VOTRE OBJECTIF ▸
Prolongez l'article ci-dessous, consacré au procès devant la cour d'assises du Nord, en reprenant juste après sa dernière phrase.

TEXTE FOURNI ▸
·····
Lille : aux assises, «il m’a volé ma vie, ma joie, mon bonheur…Il m’a tout pris!»

Devant la cour d’assises du Nord, le face-à-face des victimes de viols et de violences avec l’accusé restera stérile. Les jeunes femmes qui se succèdent à la barre accusent formellement le Lillois de 45 ans qui, de son côté, dit qu’il est victime d’une cabale de prostituées nigérianes.


Les avocats de la partie civile. De g. à d., Mes Sarah Nadji, Vincent Potié, Thomas Sebbane, Emilie Perrier et Gaelle Moquet


Elles portent de longues perruques tressées : blonde pour Abigaïl, brune pour Purity, violette pour Joy. Elles témoignent sous le « nom de rue », qui, depuis leur arrivée en France, a été leur seule identité. L’histoire qu’elles racontent à la barre, avec l’aide d’une traductrice anglophone, commence toujours par la même misère.


Elles sont nées au Nigeria, ont croisé une « Mama » qui leur avait fait miroiter l’Europe. « Je pensais venir travailler dans la coiffure », racontera Purity, qui débarque en France fin 2015, à peine majeure, pour fuir un beau-père violeur. Comme les autres, elle a 30 000 € de dette pour le voyage, et craint le « Juju » (mauvais sort), qui lui prévoit les pires horreurs, si elle avait l’idée de ne pas rembourser.


« Je ne sais pas »


De Lille, ces jeunes Nigérianes connaîtront surtout les trottoirs de l’avenue du Peuple-Belge. Abigaïl et Purity étaient adossées à la Halle au sucre quand, affirment-elles, Chouaibou T. les a abordées en voiture, à quelques mois d’intervalle. Le dialogue avait été sommaire… « Combien ? » « 50 euros. »


Elles ont toutes les deux été violées sous le pont de l’Abbaye, à Saint-André. Joy a été emmenée à Lambersart, derrière une voie ferrée. Elle a été frappée.

Chouaibou T. dit que ce n’est pas lui. « Comment expliquez-vous que votre téléphone et votre voiture sont géolocalisés à l’endroit de l’agression ? », demande l’avocat général, Michaël Bonnet. Réponse : « Je ne sais pas. »
·····
INFORMATIONS ▸
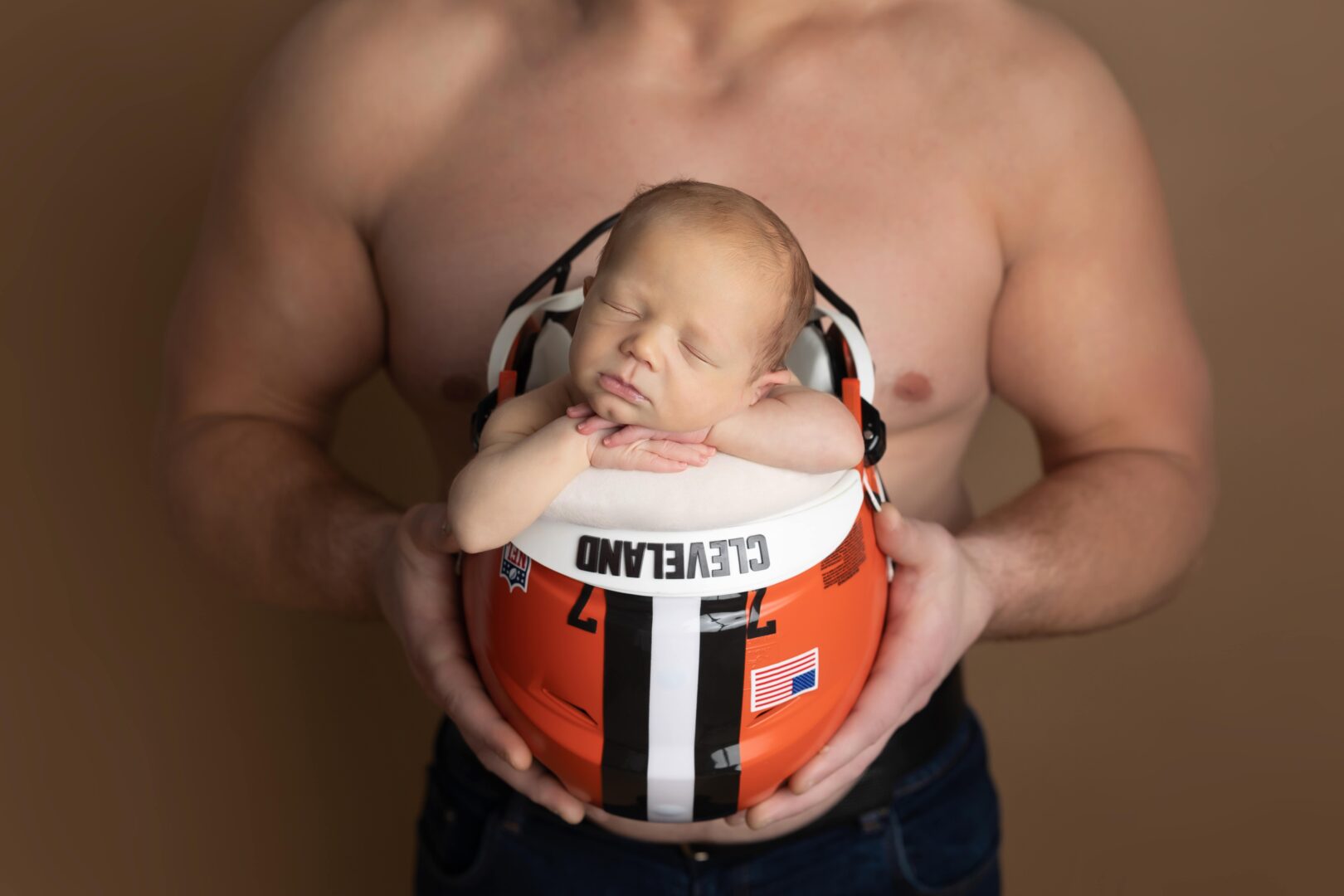 Cleveland Browns Newborn Photographer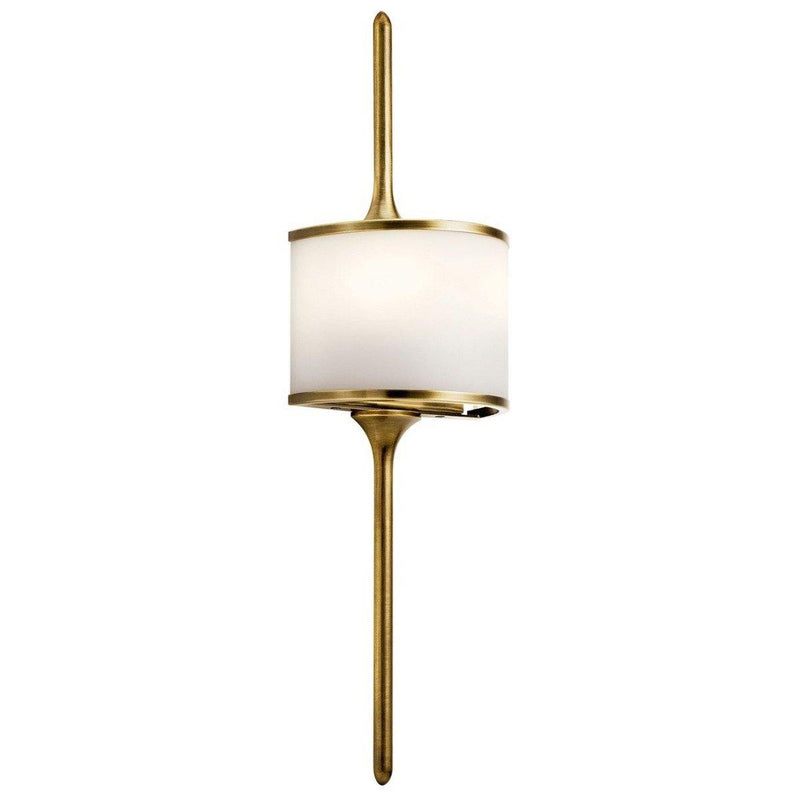 Mona Wall Sconce by Kichler, Finish: Classic Pewter-Kichler, Natural Brass, ,  | Casa Di Luce Lighting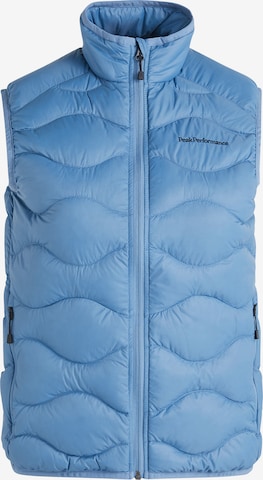 PEAK PERFORMANCE Vest 'Helium Down' in Blue: front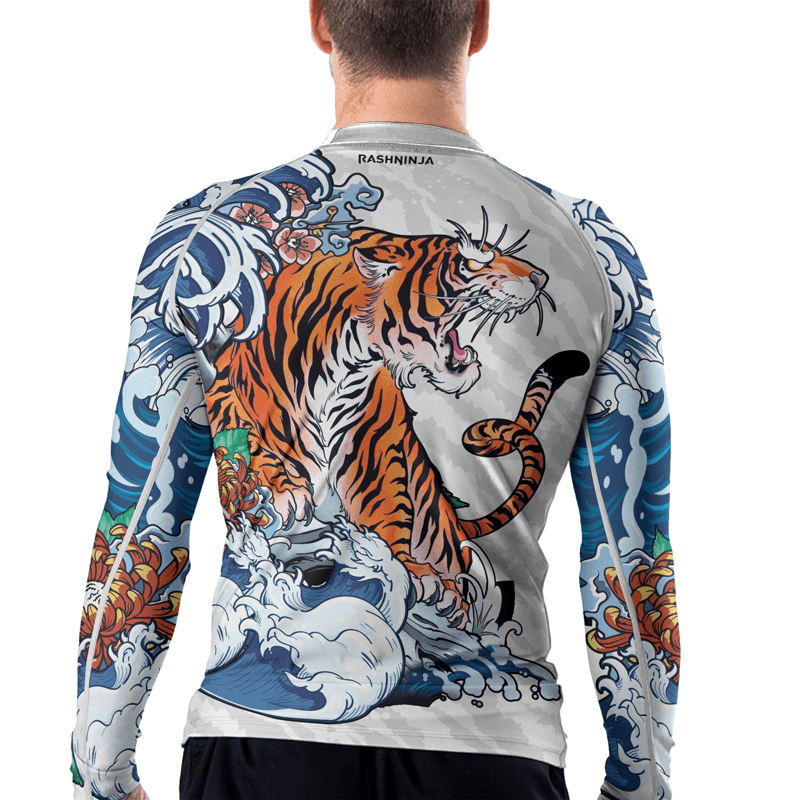 Rashninja Tiger King Men's Long Sleeve Rash Guard
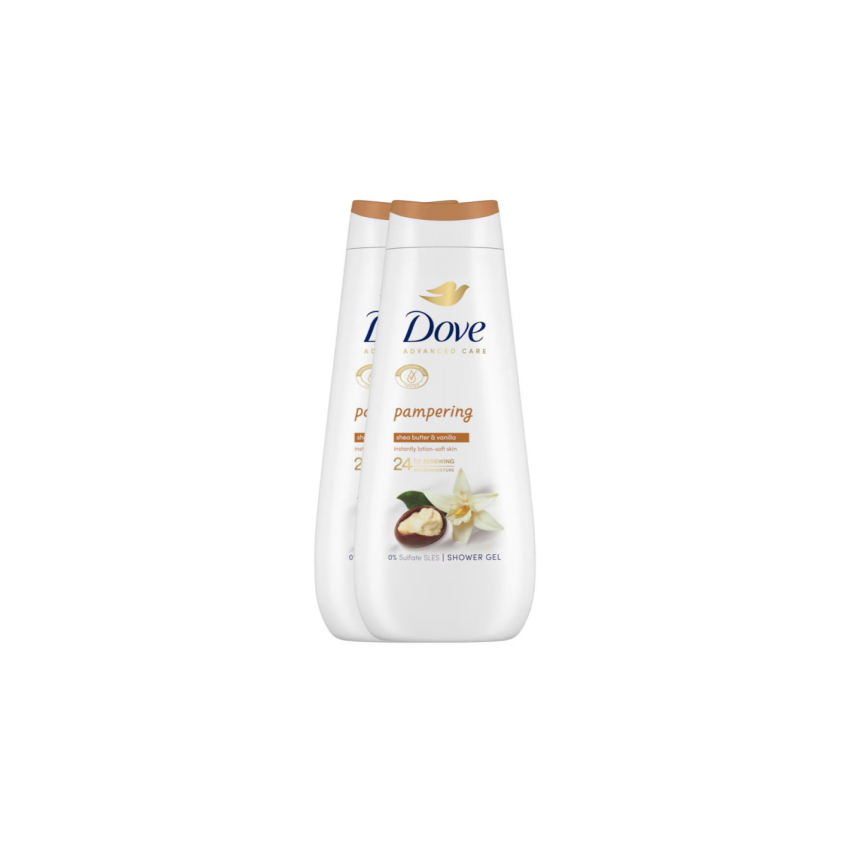 Dove Gel 400Ml Karite Duplo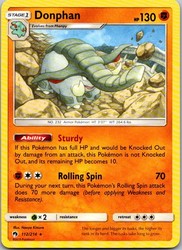 Donphan 112/214 Rare Lost Thunder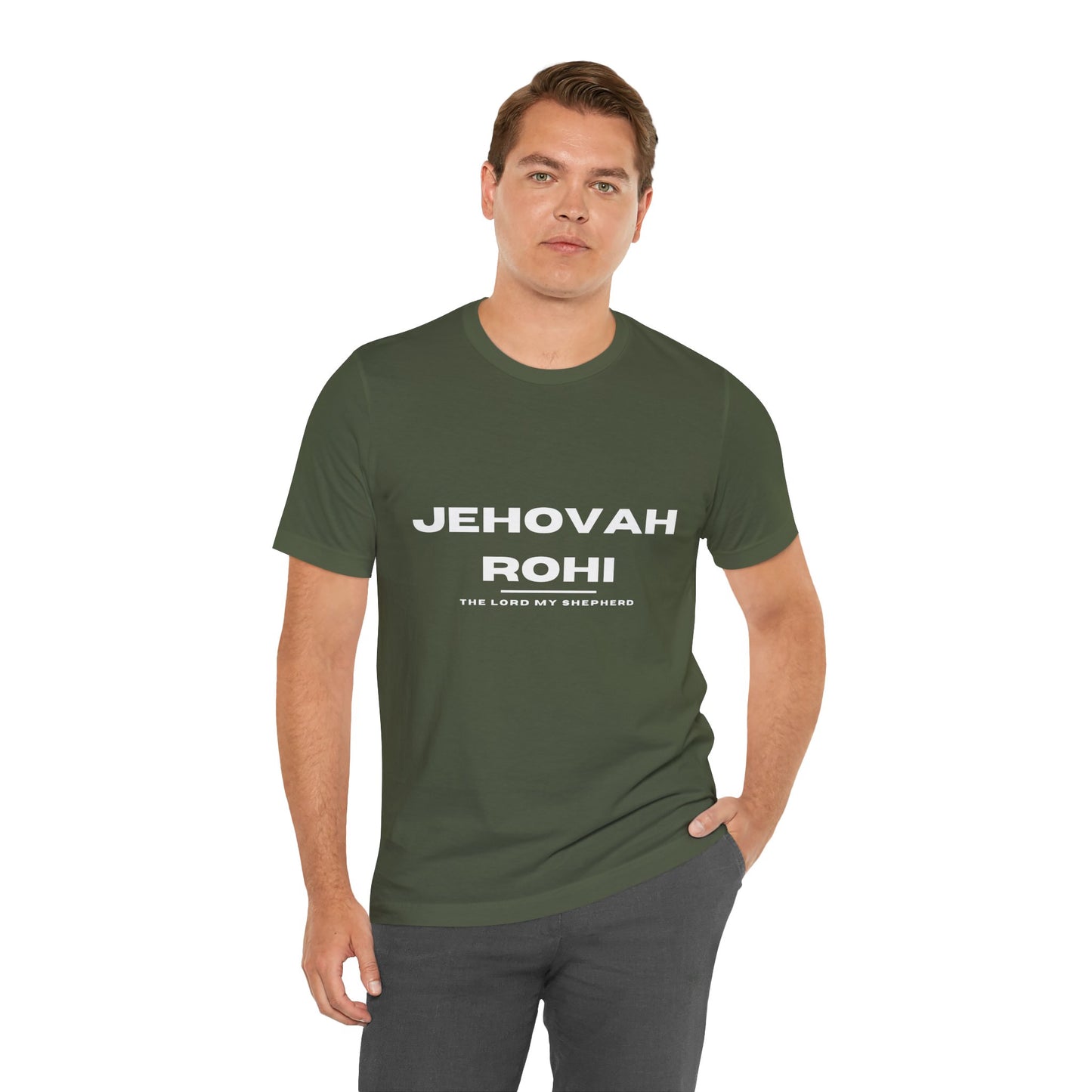 Jehovah Rohi Christian t-shirt, the Lord is my shepherd shirt, Psalm 23 inspired apparel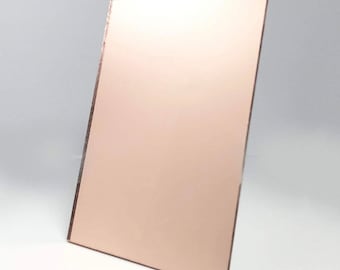 rose gold mirror acrylic sheet for glow forge and laser cutter materials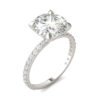 ROUND BRILLIANT MARTINI ACCENTED ENGAGEMENT RING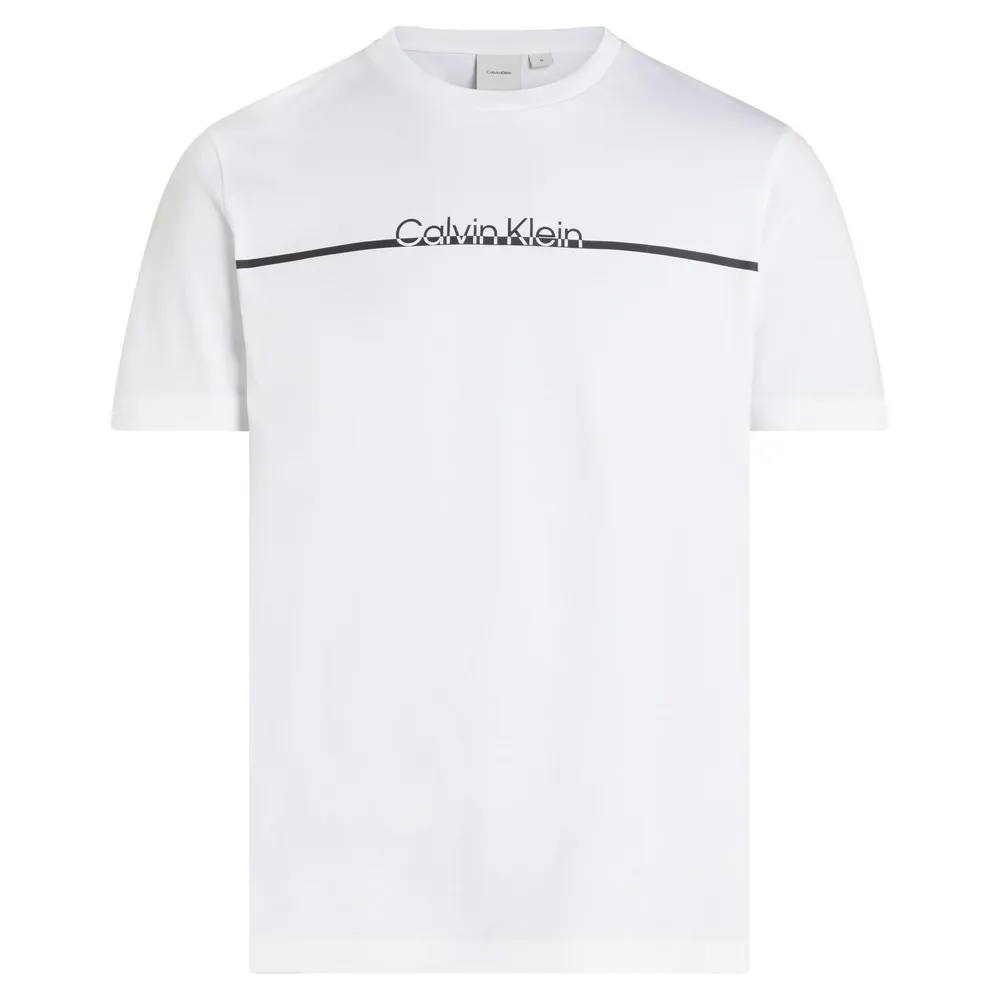 

Футболка Calvin Klein Split Line Logo, белый
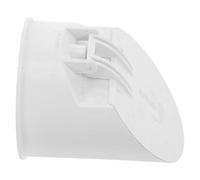 HOMSFOU Redonda Válvula Color Pvc de Antirretorno Marfil para Cocina, y | Diseño Compacto, Previene Retorno de Gases y Olores, Instalación Sencilla, Uso en Desagües de Piso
·····
RÉSULTAT DE L'EXERCICE ▸
En défense, Me Stefan Squillaci et Robert Adam contestent alors certains « bornages », pour appuyer la ligne de défense de leur client : Chouaibou T. affirme qu’il est victime d’un complot ourdi par les prostituées nigérianes.


« J’avais peur de mourir. Il faisait noir. On était au bord de l’eau. Je ne sais pas nager. »

Ses accusatrices l’ont reconnu sur photo ou l’ont décrit précisément aux gendarmes, ont détaillé son véhicule… jusqu’à la photo de famille sur le pare-soleil. Abigaïl raconte comment l’homme a refusé de payer avant la prestation sexuelle, qu’il lui a imposé des relations sous la violence. L’interprète traduit : « J’avais peur de mourir. Il faisait noir. On était au bord de l’eau. Je ne sais pas nager. » Abigaïl parle soudain en français : « Je lui disais "Stop, s’il vous plaît ". » Elle prend une longue respiration, et répète deux fois, en fixant l’accusé dans les yeux : « Il m’a volé ma vie, il m’a volé ma joie, il m’a volé mon bonheur. Il m’a tout pris. »


Le président Erik Tessereau demandera à l’accusé : « Vous connaissez cette dame ? » Réponse : « Je ne l’ai jamais vue. » « À votre avis, pourquoi vous accuse-t-elle ? » Réponse : « Je ne sais pas. »


Chouaibou T. ne connaît pas non plus Purity. Alors, la jeune femme arrache d’une main sa perruque : « Really ? You don’t know me ? (*). » L’accusé n’a pas cillé.


(*). « Vraiment ? Tu ne me connais pas ? »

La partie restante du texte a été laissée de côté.